======== DATA ROWS ========

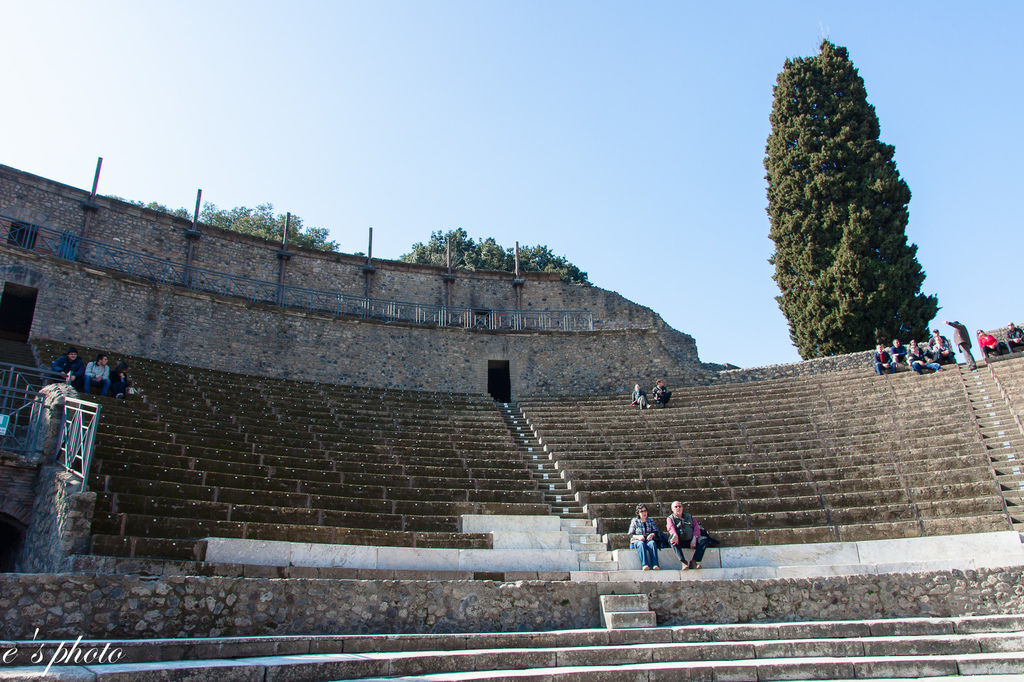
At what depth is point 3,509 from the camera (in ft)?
27.3

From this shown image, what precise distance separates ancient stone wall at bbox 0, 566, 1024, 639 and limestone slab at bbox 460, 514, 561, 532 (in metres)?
2.74

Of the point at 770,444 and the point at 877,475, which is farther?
the point at 770,444

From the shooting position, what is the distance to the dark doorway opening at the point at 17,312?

========

Write out every line of the data above word for word, omitting the pictures.

At what depth is point 3,509 from the camera (in ft)?
27.3

From this shown image, what precise distance separates ancient stone wall at bbox 0, 566, 1024, 639 and limestone slab at bbox 460, 514, 561, 532 (in metres)?
2.74

Of the point at 770,444 and the point at 877,475, which is farther?
the point at 770,444

From the shooting position, what is the distance to the dark doorway opening at the point at 17,312?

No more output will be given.